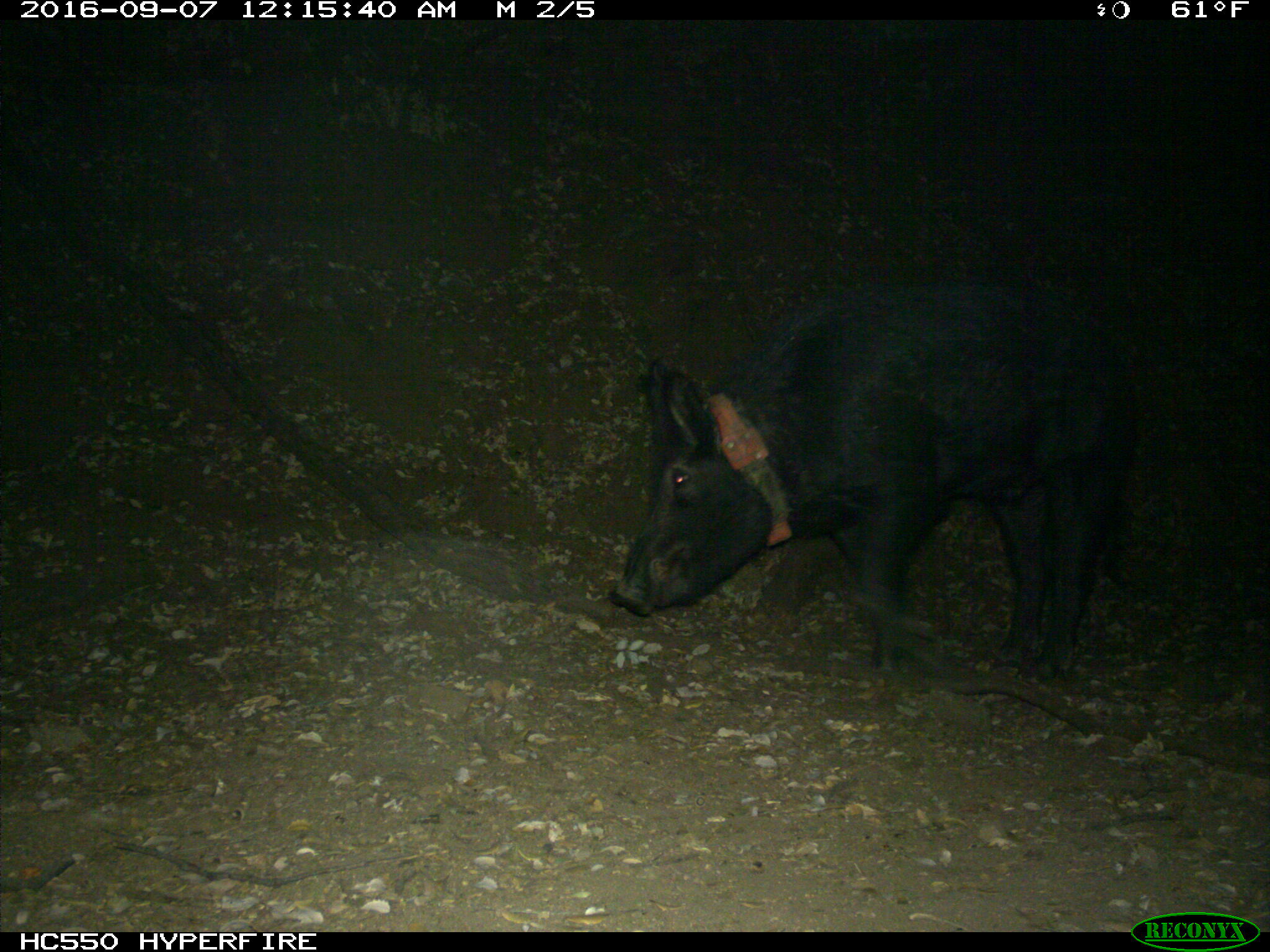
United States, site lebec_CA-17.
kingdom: Animalia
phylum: Chordata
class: Mammalia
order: Artiodactyla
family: Suidae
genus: Sus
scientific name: Sus scrofa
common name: wild boar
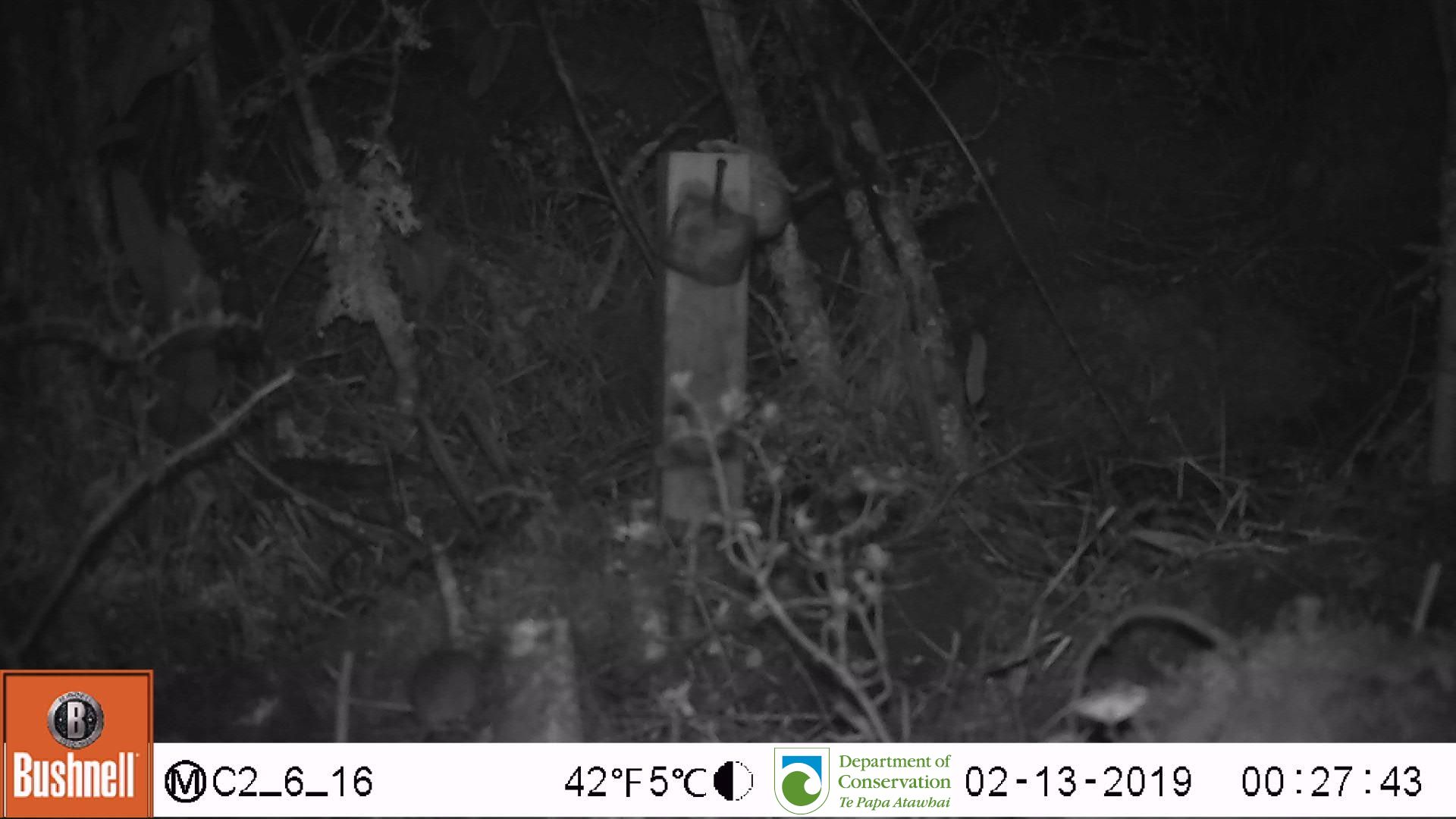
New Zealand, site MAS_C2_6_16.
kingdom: Animalia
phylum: Chordata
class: Mammalia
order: Rodentia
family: Muridae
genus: Mus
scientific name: Mus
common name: mouse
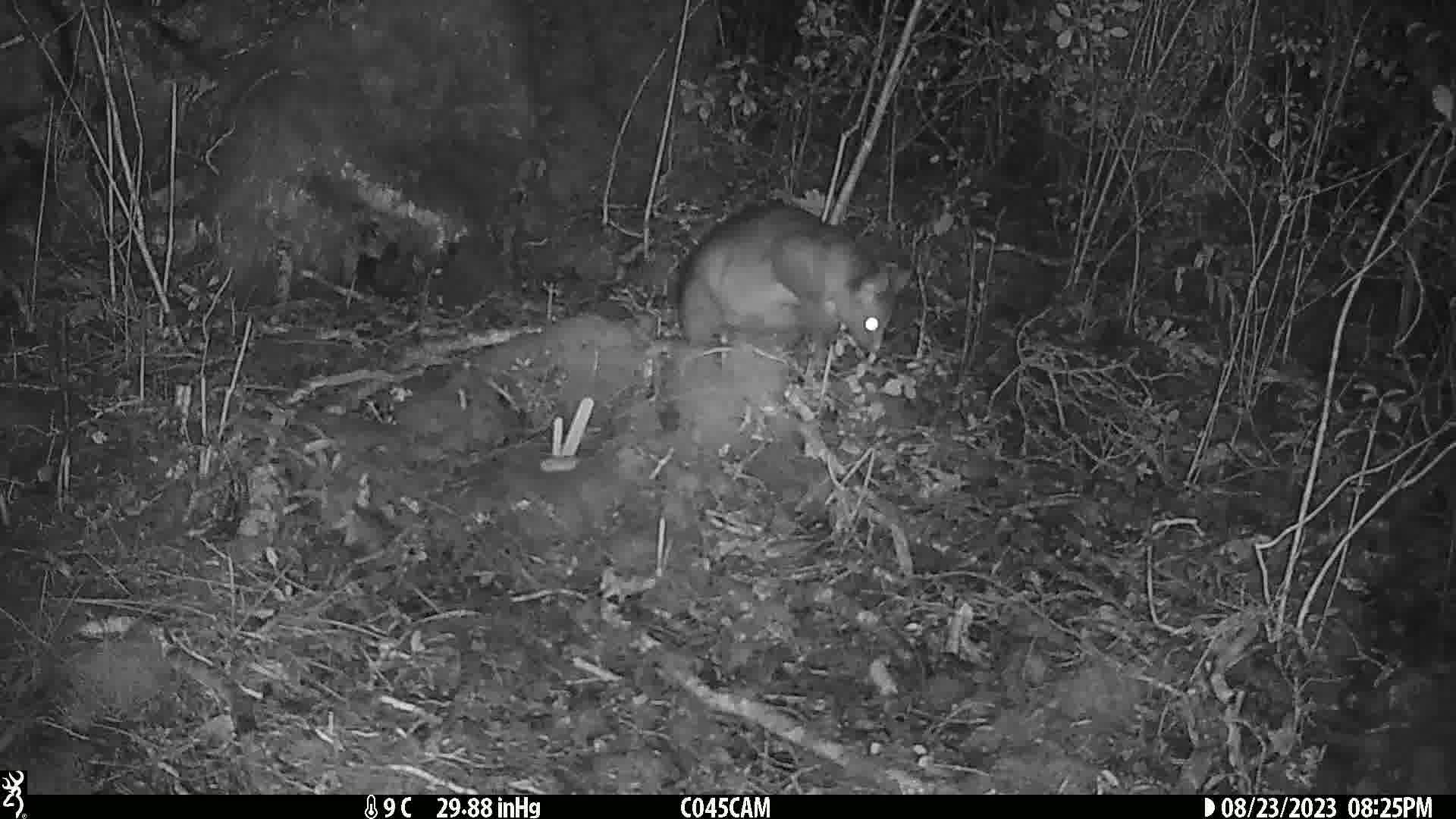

- **What is being asked**
Give back only the lines from the one that carries "New Zealand, site MAS_C2_6_16." through the final line above, both included. Drop all pictures.

- **Answer for the task**
New Zealand, site MAS_C2_6_16.
kingdom: Animalia
phylum: Chordata
class: Mammalia
order: Rodentia
family: Muridae
genus: Mus
scientific name: Mus
common name: mouse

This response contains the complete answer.